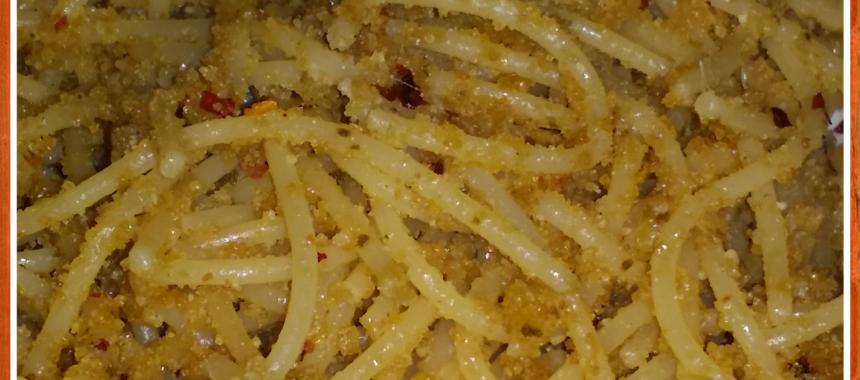 Spaghetti aglio e olio con acciughine e mollica aromatica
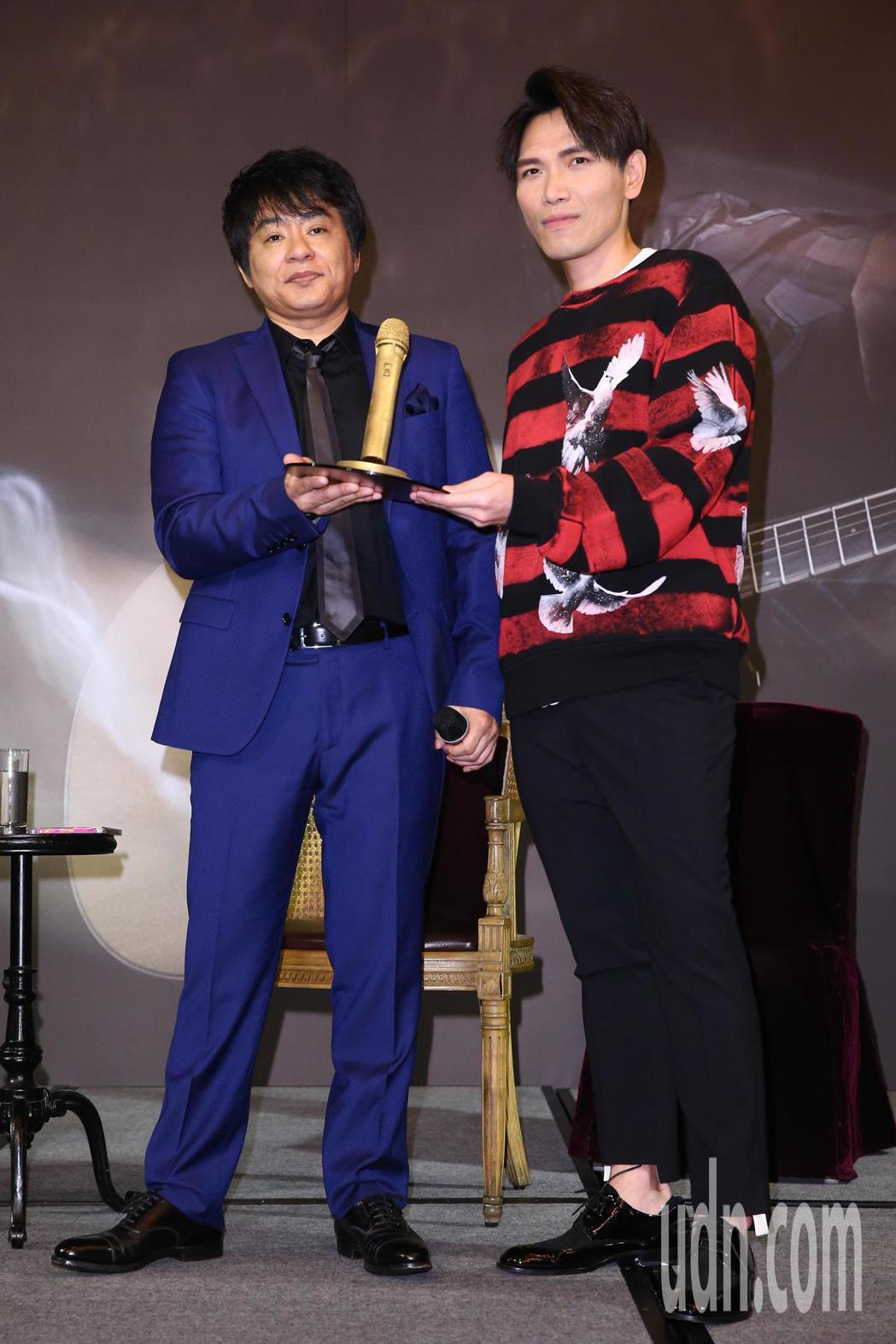 日星ASKA(左)今天舉辦媒體見面會,粉絲楊宗緯(右)送上巧克力做成的麥克風致意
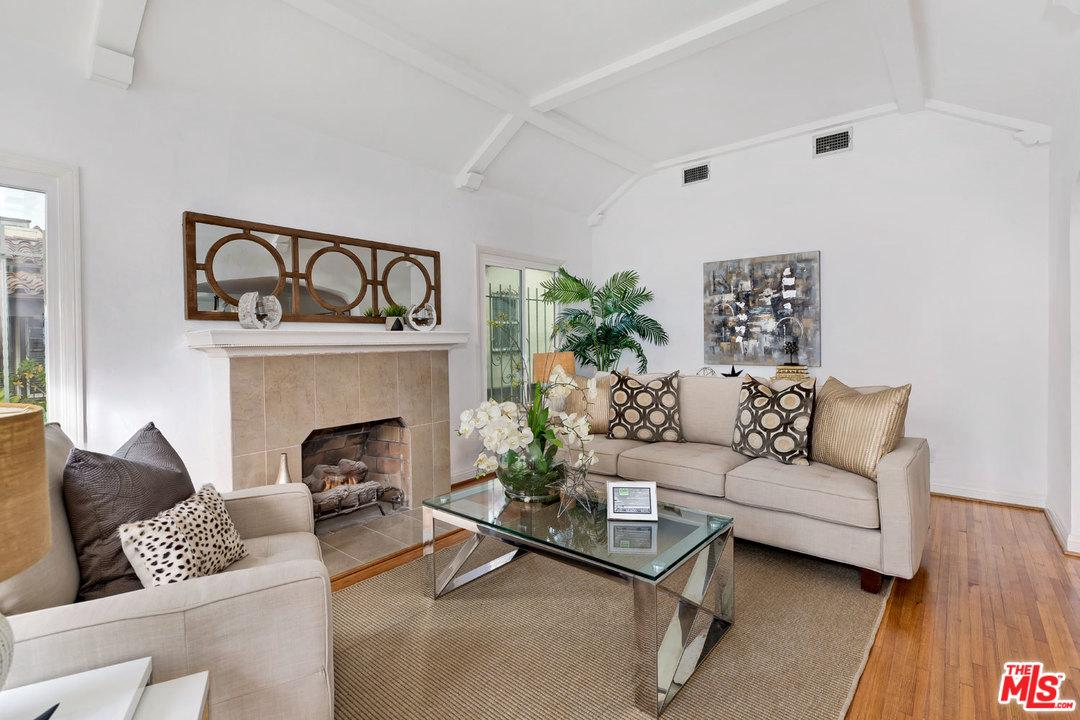 1522 POINT VIEW, Los Angeles (City), CA 90035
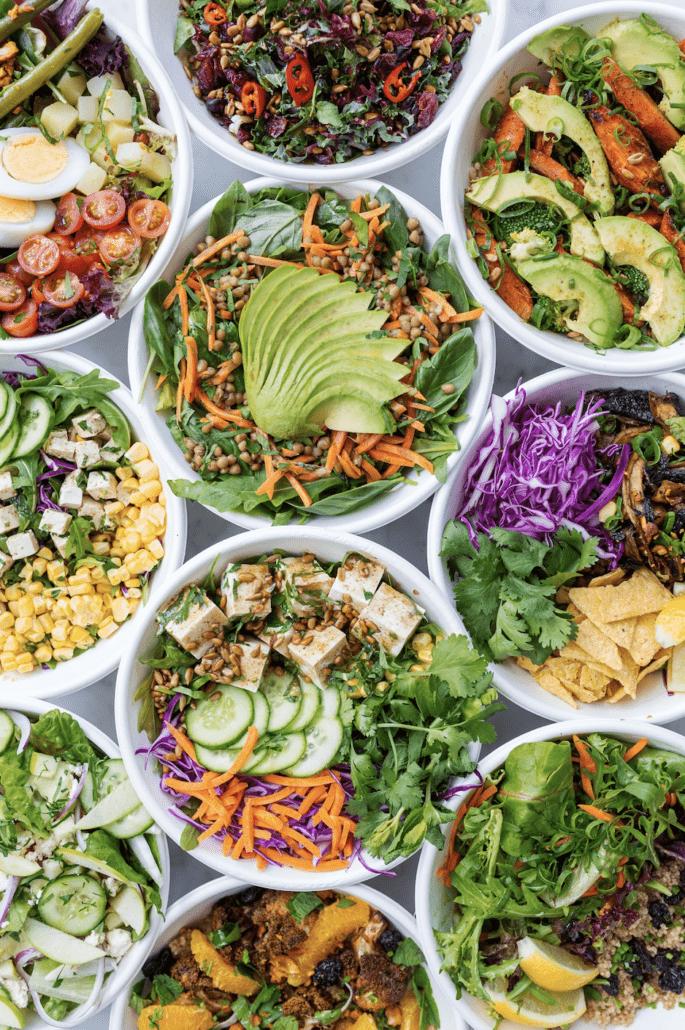 Forskellige sunde farverige salater med massere af sunde grøntsager og andet godt
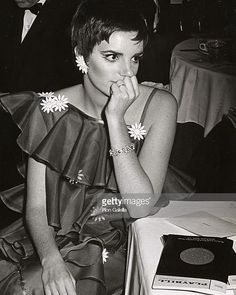 Missed this one...Happy Belated Birthday to #LizaMinnelli. This iconic photo of Liza was captured at Sardi's Restaurant NYC - April 21 1968. #Cabaret #JudyGarland #LornaLuft #NewYorkNewYork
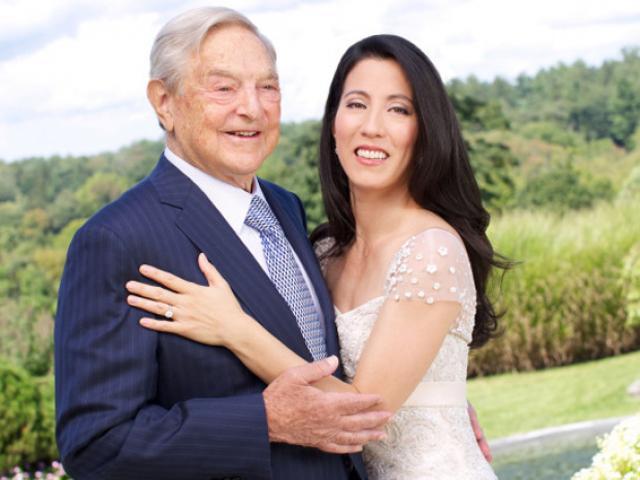 Cuộc hôn nhân gây tranh cãi giữa tỷ phú 83 tuổi với chân dài 42 tuổi bây giờ ra sao?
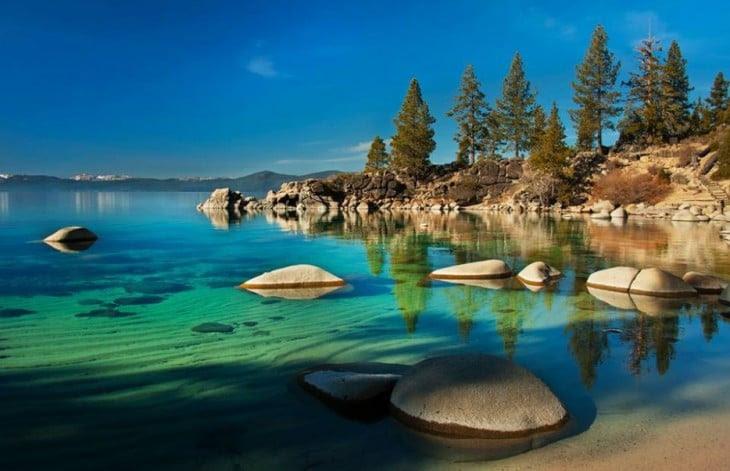 lago tahoe  azul claro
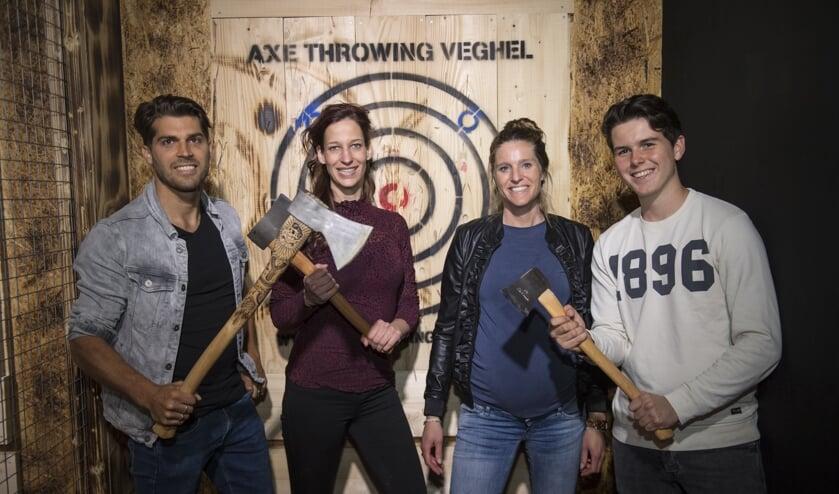 Axe Throwing Veghel organiseert de eerste editie van het Nederlands Kampioenschap Axe Throwing.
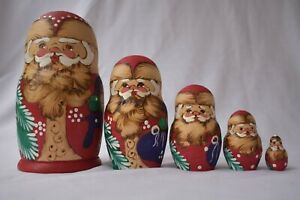 "Vtg 4 Pc Russian Nesting Dolls MATRYOSHKA Santa Claus Hand Painted 5"" Signed"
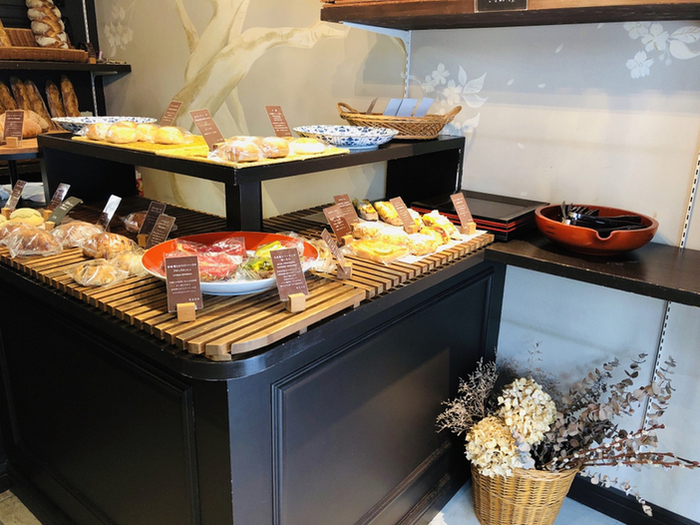 内装もシックで洗練されています。こちらのパン屋さんでは、パリで修行を積んだ店主が作る京都ならではのパンが楽しめます!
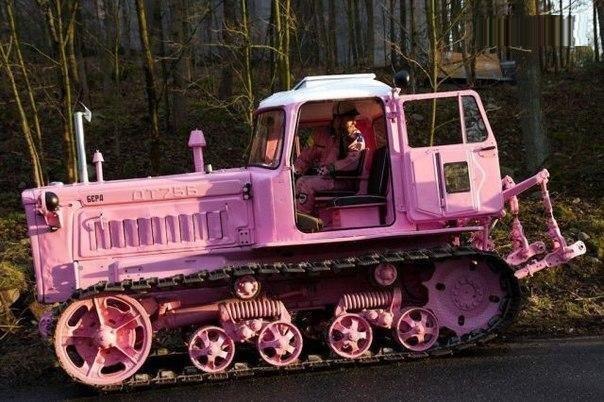 Гламурный гусеничный трактор :)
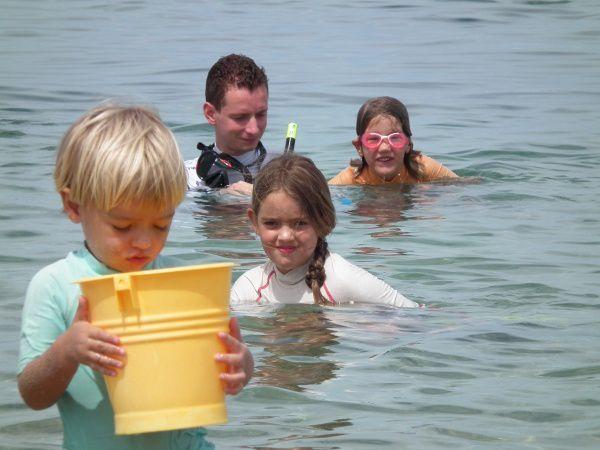 Un WE au Tampon : dimanche à St Pierre en compagnie de Delphine & David + ses 2 enfants et lundi petit cours météo dans la classe de CE1-CE2 de Gaëlle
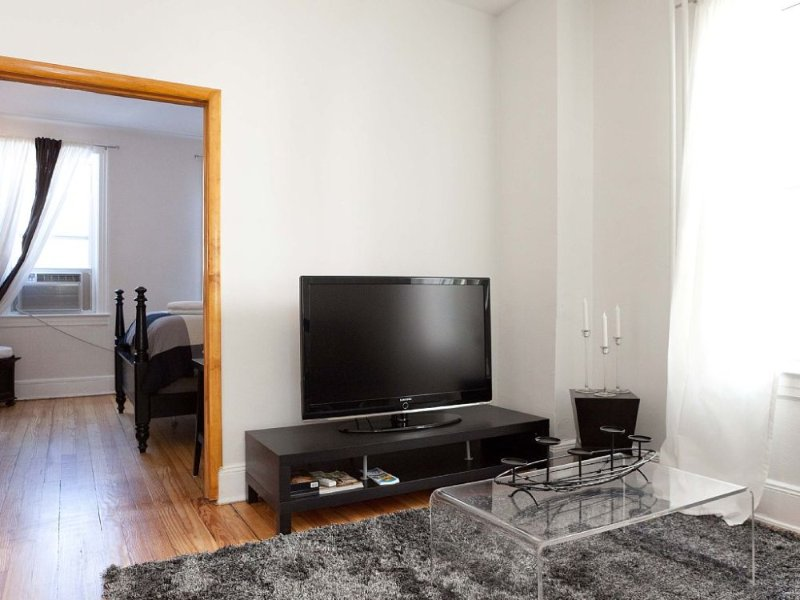 Furnished 2-Bedroom Home at 33rd St & 35th Ave Queens - Image 1 - New York City - rentals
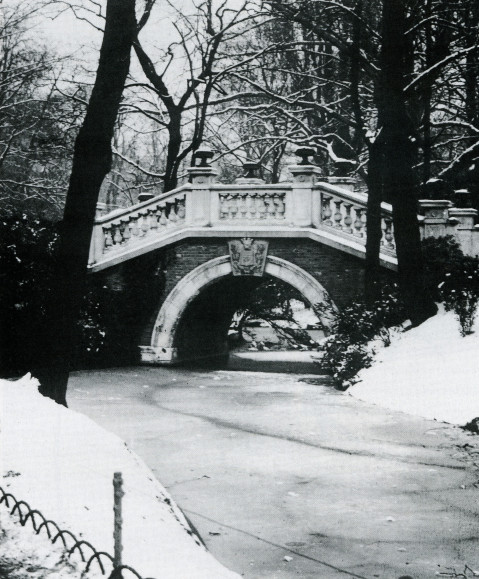 Image - Le parc Monceau sous la neige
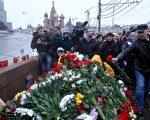 28日上午﹐謀殺現場不斷湧進民眾獻花、放置蠟燭。(AFP)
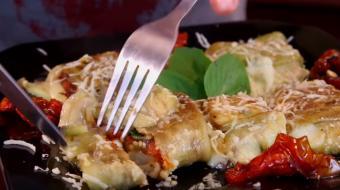 Berinjela caprese recheada com tomate seco e queijo rende acompanhamento delicioso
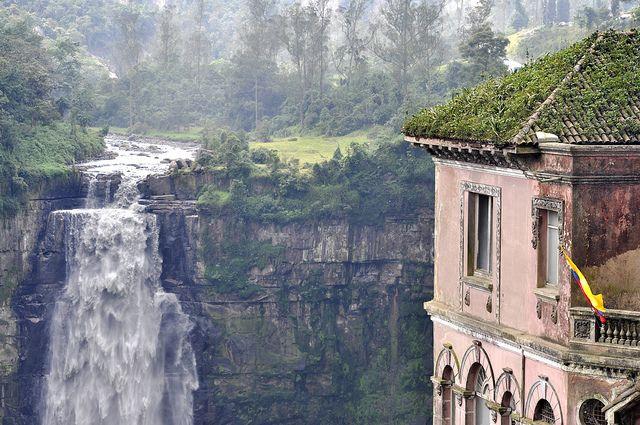 Los Dos Saltos (La Cascada y el Hotel)  Hotel del Salto.  Salto del Tequendama.  Cundinamarca. Colombia.  América del Sur - South America.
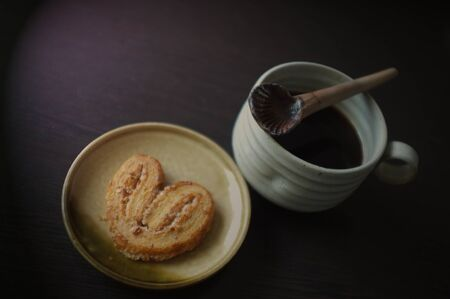 Cookies in the form of heart with coffee . Copy text menu food background.Effect brown filter Stockfoto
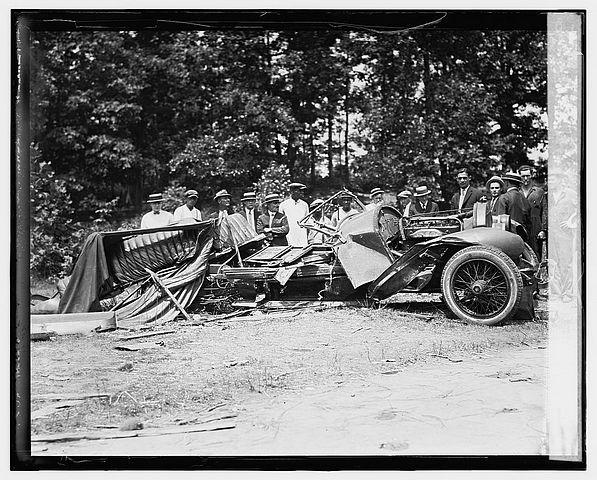 historic_american_junkyard_and_crash_photos07.jpg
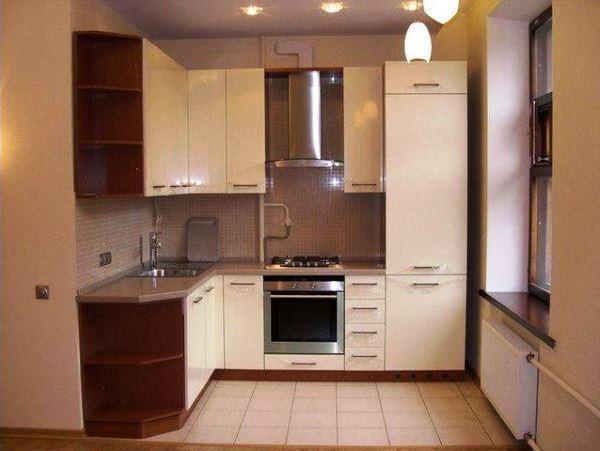 дизайн кухни в хрущевке с холодильником и газовой колонкой фото 13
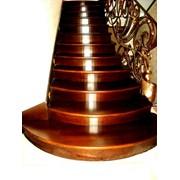 Деревянные ступени,балясины,деревянная мебель фото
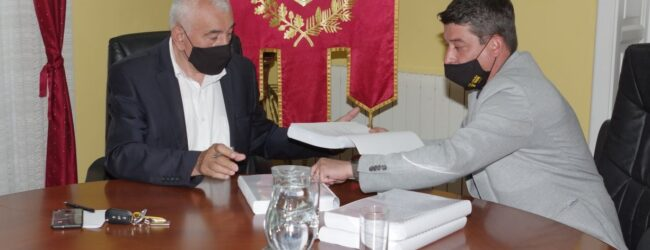 Izvršena primopredaja vlasti u Gradu Otočcu.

Work instruction: Return a verbatim transcription of the data, omitting all images.

Your solution:
 Spaghetti aglio e olio con acciughine e mollica aromatica
 日星ASKA(左)今天舉辦媒體見面會,粉絲楊宗緯(右)送上巧克力做成的麥克風致意
 1522 POINT VIEW, Los Angeles (City), CA 90035
 Forskellige sunde farverige salater med massere af sunde grøntsager og andet godt
 Missed this one...Happy Belated Birthday to #LizaMinnelli. This iconic photo of Liza was captured at Sardi's Restaurant NYC - April 21 1968. #Cabaret #JudyGarland #LornaLuft #NewYorkNewYork
 Cuộc hôn nhân gây tranh cãi giữa tỷ phú 83 tuổi với chân dài 42 tuổi bây giờ ra sao?
 lago tahoe  azul claro
 Axe Throwing Veghel organiseert de eerste editie van het Nederlands Kampioenschap Axe Throwing.
 "Vtg 4 Pc Russian Nesting Dolls MATRYOSHKA Santa Claus Hand Painted 5"" Signed"
 内装もシックで洗練されています。こちらのパン屋さんでは、パリで修行を積んだ店主が作る京都ならではのパンが楽しめます!
 Гламурный гусеничный трактор :)
 Un WE au Tampon : dimanche à St Pierre en compagnie de Delphine & David + ses 2 enfants et lundi petit cours météo dans la classe de CE1-CE2 de Gaëlle
 Furnished 2-Bedroom Home at 33rd St & 35th Ave Queens - Image 1 - New York City - rentals
 Image - Le parc Monceau sous la neige
 28日上午﹐謀殺現場不斷湧進民眾獻花、放置蠟燭。(AFP)
 Berinjela caprese recheada com tomate seco e queijo rende acompanhamento delicioso
 Los Dos Saltos (La Cascada y el Hotel)  Hotel del Salto.  Salto del Tequendama.  Cundinamarca. Colombia.  América del Sur - South America.
 Cookies in the form of heart with coffee . Copy text menu food background.Effect brown filter Stockfoto
 historic_american_junkyard_and_crash_photos07.jpg
 дизайн кухни в хрущевке с холодильником и газовой колонкой фото 13
 Деревянные ступени,балясины,деревянная мебель фото
 Izvršena primopredaja vlasti u Gradu Otočcu.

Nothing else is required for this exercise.